I think I had an epiphany today...
I may have realized what I'm lacking and what I'm preventing from happening in my life.
I've been feeling nostalgic lately, sometimes to an extreme extent. So much that I make myself depressed over it. What is it that I miss so much?
I've been thinking too much again. Thinking of anything, everything and nothing all at the same time. It's something I haven't done in a while and was very proud of myself for, until now.
I have that feeling I used to get, the one that makes me wonder if I'm actually going to let myself ruin things again or not.
Maybe, in a sense, I'm in the same situation I was in a few years ago, back when I was clueless and care-free; Back when being clueless and care-free led a person no where later on life.
I'm in this weird sort of predicament that reminds me of a few years ago, while some of my happiest moments in life were being played out.
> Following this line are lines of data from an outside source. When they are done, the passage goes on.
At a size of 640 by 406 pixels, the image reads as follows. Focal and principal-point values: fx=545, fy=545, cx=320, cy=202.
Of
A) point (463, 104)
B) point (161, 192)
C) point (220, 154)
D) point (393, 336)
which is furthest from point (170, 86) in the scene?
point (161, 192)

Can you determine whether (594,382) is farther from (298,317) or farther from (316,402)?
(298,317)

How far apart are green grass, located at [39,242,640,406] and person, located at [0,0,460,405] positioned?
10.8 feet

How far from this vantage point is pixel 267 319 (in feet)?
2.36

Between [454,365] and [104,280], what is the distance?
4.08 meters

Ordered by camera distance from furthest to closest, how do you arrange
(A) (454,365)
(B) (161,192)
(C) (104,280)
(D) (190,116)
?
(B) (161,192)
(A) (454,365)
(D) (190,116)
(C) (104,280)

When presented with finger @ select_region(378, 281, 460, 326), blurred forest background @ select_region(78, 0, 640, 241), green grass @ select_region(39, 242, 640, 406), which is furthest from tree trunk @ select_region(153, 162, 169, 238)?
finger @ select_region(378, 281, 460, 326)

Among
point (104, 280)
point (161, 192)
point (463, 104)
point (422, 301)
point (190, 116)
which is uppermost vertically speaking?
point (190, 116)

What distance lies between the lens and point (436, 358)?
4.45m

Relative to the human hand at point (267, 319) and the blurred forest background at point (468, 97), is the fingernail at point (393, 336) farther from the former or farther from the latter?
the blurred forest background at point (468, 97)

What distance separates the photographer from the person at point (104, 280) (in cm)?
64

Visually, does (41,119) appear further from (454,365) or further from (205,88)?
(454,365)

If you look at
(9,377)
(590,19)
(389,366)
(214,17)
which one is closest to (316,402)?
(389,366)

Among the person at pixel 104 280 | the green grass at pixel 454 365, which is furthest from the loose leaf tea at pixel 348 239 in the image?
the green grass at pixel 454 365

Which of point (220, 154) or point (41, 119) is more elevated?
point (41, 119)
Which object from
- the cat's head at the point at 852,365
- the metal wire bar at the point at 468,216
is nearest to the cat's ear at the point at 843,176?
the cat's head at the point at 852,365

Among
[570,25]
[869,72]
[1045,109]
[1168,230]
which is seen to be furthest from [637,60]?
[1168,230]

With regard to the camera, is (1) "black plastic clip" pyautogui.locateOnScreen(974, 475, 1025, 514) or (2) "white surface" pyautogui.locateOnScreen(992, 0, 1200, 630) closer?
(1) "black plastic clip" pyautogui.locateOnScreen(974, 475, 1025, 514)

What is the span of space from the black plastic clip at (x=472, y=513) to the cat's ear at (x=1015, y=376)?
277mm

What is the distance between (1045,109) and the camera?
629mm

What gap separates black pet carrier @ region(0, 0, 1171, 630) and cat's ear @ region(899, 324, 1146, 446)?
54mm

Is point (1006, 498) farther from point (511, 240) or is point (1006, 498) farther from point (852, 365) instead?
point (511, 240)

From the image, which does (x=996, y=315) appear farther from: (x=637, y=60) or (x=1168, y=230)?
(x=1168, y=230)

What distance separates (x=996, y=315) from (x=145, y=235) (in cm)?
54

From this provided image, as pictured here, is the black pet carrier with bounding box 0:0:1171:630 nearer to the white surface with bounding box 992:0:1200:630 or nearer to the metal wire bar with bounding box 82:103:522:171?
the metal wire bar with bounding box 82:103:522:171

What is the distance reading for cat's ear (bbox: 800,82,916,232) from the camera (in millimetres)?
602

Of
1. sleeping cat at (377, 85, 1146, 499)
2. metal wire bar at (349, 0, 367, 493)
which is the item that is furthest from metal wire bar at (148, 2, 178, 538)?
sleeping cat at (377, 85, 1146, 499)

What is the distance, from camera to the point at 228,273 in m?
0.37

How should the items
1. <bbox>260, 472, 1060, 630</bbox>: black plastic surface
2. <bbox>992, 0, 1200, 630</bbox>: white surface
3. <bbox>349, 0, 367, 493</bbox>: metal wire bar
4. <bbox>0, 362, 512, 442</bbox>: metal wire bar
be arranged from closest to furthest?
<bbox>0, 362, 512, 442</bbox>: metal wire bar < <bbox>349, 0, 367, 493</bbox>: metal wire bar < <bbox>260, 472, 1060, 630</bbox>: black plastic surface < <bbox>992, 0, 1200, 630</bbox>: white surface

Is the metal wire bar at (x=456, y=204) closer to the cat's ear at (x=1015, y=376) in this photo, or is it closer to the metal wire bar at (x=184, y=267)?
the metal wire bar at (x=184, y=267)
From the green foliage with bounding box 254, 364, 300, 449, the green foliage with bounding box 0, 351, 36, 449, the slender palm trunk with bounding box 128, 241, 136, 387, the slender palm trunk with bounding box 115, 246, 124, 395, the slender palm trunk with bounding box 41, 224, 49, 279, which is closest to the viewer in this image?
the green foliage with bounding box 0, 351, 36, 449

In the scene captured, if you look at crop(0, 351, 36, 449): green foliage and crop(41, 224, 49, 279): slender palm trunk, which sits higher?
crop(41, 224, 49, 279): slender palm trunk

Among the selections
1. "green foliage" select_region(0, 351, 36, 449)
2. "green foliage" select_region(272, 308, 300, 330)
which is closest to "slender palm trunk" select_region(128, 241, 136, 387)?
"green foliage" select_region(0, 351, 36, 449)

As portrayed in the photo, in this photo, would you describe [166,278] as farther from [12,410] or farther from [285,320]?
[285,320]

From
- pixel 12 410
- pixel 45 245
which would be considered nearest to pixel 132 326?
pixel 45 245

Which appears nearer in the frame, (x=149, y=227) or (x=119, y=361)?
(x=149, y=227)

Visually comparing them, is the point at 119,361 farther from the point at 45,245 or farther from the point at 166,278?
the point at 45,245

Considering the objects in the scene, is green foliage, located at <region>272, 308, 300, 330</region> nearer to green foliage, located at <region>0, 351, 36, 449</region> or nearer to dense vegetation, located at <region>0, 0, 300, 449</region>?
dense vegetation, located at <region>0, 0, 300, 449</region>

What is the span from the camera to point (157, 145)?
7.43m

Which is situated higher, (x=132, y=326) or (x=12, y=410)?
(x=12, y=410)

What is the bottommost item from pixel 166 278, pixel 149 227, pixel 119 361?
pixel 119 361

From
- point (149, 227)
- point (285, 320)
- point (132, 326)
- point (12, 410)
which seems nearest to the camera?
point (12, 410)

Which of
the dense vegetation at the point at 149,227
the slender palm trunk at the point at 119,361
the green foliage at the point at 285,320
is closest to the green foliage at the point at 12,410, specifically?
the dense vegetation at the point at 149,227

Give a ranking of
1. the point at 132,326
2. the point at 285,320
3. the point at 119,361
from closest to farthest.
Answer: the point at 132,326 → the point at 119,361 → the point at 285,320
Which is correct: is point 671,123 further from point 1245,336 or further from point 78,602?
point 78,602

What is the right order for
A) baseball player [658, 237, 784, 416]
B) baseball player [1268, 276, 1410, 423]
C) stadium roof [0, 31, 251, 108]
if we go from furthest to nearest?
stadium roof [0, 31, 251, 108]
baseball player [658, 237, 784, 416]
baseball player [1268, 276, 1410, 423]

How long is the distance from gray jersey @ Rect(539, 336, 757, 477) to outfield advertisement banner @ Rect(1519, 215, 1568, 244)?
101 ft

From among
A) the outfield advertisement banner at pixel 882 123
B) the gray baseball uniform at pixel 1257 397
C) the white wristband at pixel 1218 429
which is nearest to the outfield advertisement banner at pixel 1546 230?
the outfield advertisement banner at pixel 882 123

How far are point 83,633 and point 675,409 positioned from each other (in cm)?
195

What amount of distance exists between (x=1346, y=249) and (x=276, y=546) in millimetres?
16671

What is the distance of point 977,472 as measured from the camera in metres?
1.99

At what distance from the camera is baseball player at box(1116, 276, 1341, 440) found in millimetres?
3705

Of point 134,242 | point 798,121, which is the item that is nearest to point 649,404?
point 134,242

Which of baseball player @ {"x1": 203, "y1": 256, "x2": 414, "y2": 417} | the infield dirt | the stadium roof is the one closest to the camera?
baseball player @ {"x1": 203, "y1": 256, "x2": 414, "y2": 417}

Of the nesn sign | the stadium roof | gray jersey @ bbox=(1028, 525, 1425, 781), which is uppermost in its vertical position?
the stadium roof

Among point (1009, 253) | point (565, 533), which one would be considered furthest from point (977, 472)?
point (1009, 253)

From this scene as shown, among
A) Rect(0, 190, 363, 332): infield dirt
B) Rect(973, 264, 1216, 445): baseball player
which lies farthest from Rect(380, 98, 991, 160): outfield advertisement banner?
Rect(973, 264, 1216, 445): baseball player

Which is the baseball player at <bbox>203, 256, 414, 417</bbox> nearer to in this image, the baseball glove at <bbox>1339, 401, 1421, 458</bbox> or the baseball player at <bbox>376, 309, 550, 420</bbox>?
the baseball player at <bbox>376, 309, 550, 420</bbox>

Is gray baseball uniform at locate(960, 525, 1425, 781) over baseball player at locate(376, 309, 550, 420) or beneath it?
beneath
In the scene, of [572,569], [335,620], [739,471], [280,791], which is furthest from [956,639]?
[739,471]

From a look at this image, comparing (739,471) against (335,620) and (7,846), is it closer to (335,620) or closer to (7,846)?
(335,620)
I feel happy and reminiscing yet I fall in a sort of sad trance, like I'm trapped in everything that went wrong back then or trapped in every thought and moment that isn't back then.
I think it's safe to say that I'm the most confused when it comes down to my mental stability. I'm in definite need of help.
For some reason I feel like talking.
Considering the fact that I have no one to talk to, I could type forever. Though, I'm not going to.
I'm determined to take on a few more personality traits that are obviously lacking. I could really used some reassurance.